Would You Rather Go Blind or Lose Your Mind?

Americans consistently fear blindness, but how they compare it to other ailments varies across racial lines.

One morning in college, James Jorkasky woke up and couldn’t see out of his left eye. A vessel near the eye’s optic nerve had leaked, and his vision was blocked by blood.

“I didn’t know what was going to happen,” he says. “I was getting ready to start my senior year. I was pre-med. The first thing I thought was that my life was over.”

Fortunately, the leak healed. Jorkasky’s vision returned, and he quickly jumped back into his studies. But the incident stuck with him. Now the executive director of the National Alliance for Eye and Vision Research, he says the fear he felt that morning motivated him to support vision health because he realized how difficult life would be without it.

“People want to be as independent as possible. When you ask them about being blind, they start thinking about how they couldn’t live their lives in the way they’d like to, what they couldn’t do.”

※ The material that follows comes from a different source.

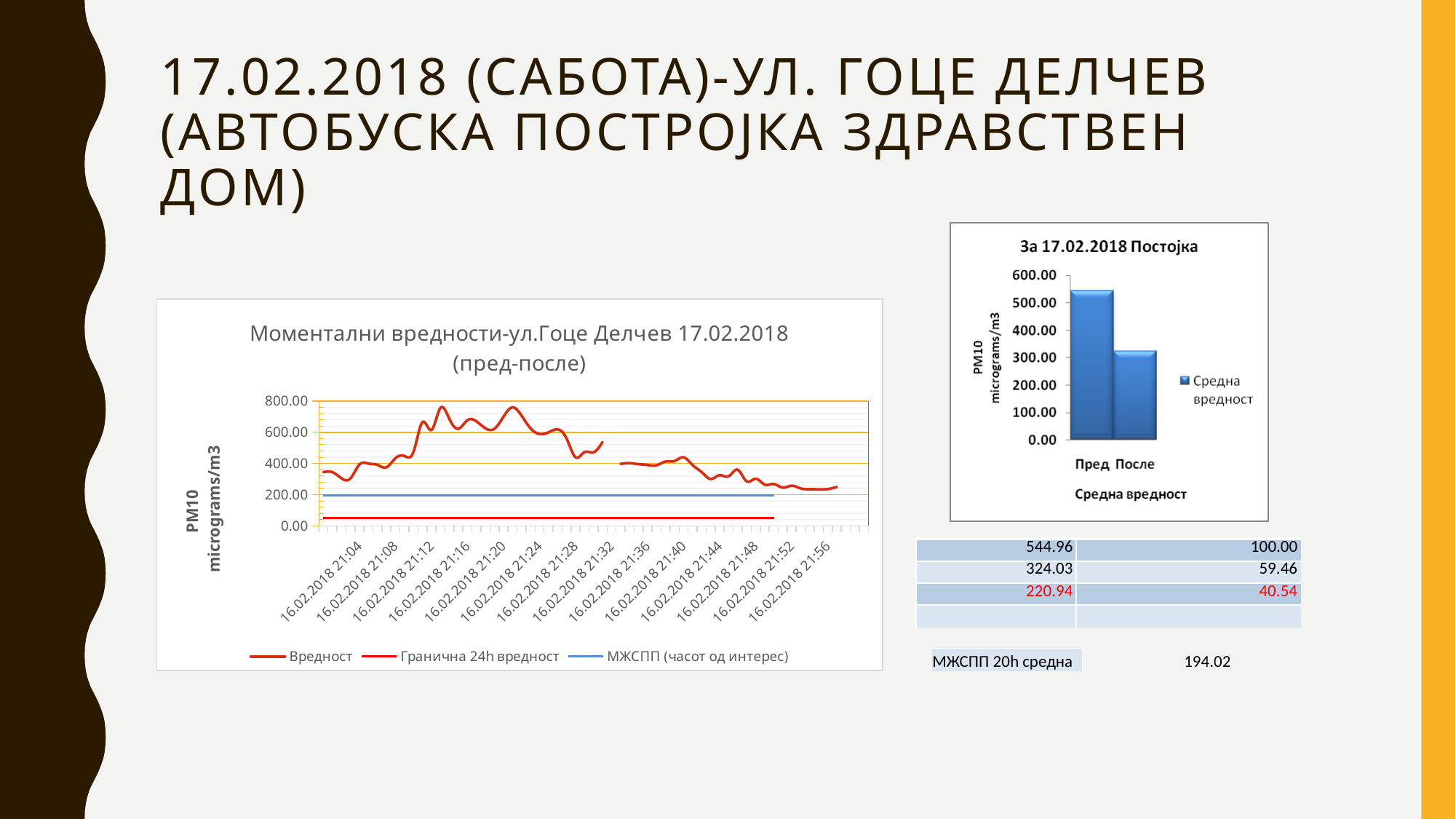
In the chart "За 17.02.2018 Постојка", what is the legend entry? Средна вредност In the chart "За 17.02.2018 Постојка", is the value for После greater or less than 400.00? less In the chart "Моментални вредности-ул.Гоце Делчев 17.02.2018 (пред-после)", does the Вредност line rise or fall from 16.02.2018 21:36 to 16.02.2018 21:56? fall In the chart "За 17.02.2018 Постојка", is the value for Пред greater or less than 500.00? greater In the chart "За 17.02.2018 Постојка", which category has the highest value? Пред In the chart "За 17.02.2018 Постојка", how many bars are plotted? 2 In the chart "Моментални вредности-ул.Гоце Делчев 17.02.2018 (пред-после)", is the Гранична 24h вредност line greater or less than 200.00? less In the chart "За 17.02.2018 Постојка", which is larger, Пред or После? Пред What kind of chart is the chart titled "За 17.02.2018 Постојка"? bar chart In the chart "За 17.02.2018 Постојка", how many series does the legend list? 1 In the chart "Моментални вредности-ул.Гоце Делчев 17.02.2018 (пред-после)", how many series does the legend list? 3 What kind of chart is the chart titled "Моментални вредности-ул.Гоце Делчев 17.02.2018 (пред-после)"? line chart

Last month, NAEVR and Research to Prevent Blindness sponsored a national poll of Americans’ attitudes toward blindness. Conducted online by Research!America, a non-profit health research advocacy organization, the poll aimed to encourage Congress to boost funding for vision research (which vision health advocates say is desperately needed). Some of the poll’s questions were softballs—is the $2.10-per-person average the federal government spends annually on vision research enough?—but one of its openers posed an anxiety-inducing hypothetical:

Which of the following diseases or ailments is the worst that could happen to you: blindness, cancer, AIDS/HIV, or Alzheimer’s?

This question is killer because it demands a choice among absolute worst-case health scenarios, all with dramatically different manifestations. What’s better: a potentially debilitating illness, a slow slip into dementia, or an illness-free life without sight? Unsurprisingly, close to 30 percent of the survey’s 2,044 respondents replied “not sure.”

The divisions among those who committed to an ailment are telling, though. On average, respondents split even between cancer, Alzheimer’s, and blindness—around 20 percent each. AIDS/HIV was least threatening, at about 10 percent. The numbers change, however, when respondents are grouped by race. For instance, eight percent of black respondents chose Alzheimer’s and 17 percent chose AIDS/HIV as the worst possible outcome, while 24 percent of white respondents chose the former and only seven percent chose the latter. Hispanics feared cancer the most, at 22 percent.

Anna Briseno, a Research!America spokesperson, says these results seem to model “the knowledge base and prevalence of diseases among the different racial and ethnic groups.” Alzheimer’s could seem like the obvious choice because it’s the only death sentence on the list, but for black people, who suffer disproportionately from HIV, AIDS may seem like the much more immediate threat.

Across races, Americans still consistently are petrified of blindness, though. While it’s the only ailment on the list that couldn’t kill you, Jorkasky isn’t surprised. He points to a study of diabetics with vision loss who said they’d trade years of their life for perfect sight.

“People want to be as independent as possible,” he says. “When you ask them about being blind, they start thinking about how they couldn’t live their lives in the way they’d like to, what they couldn’t do.”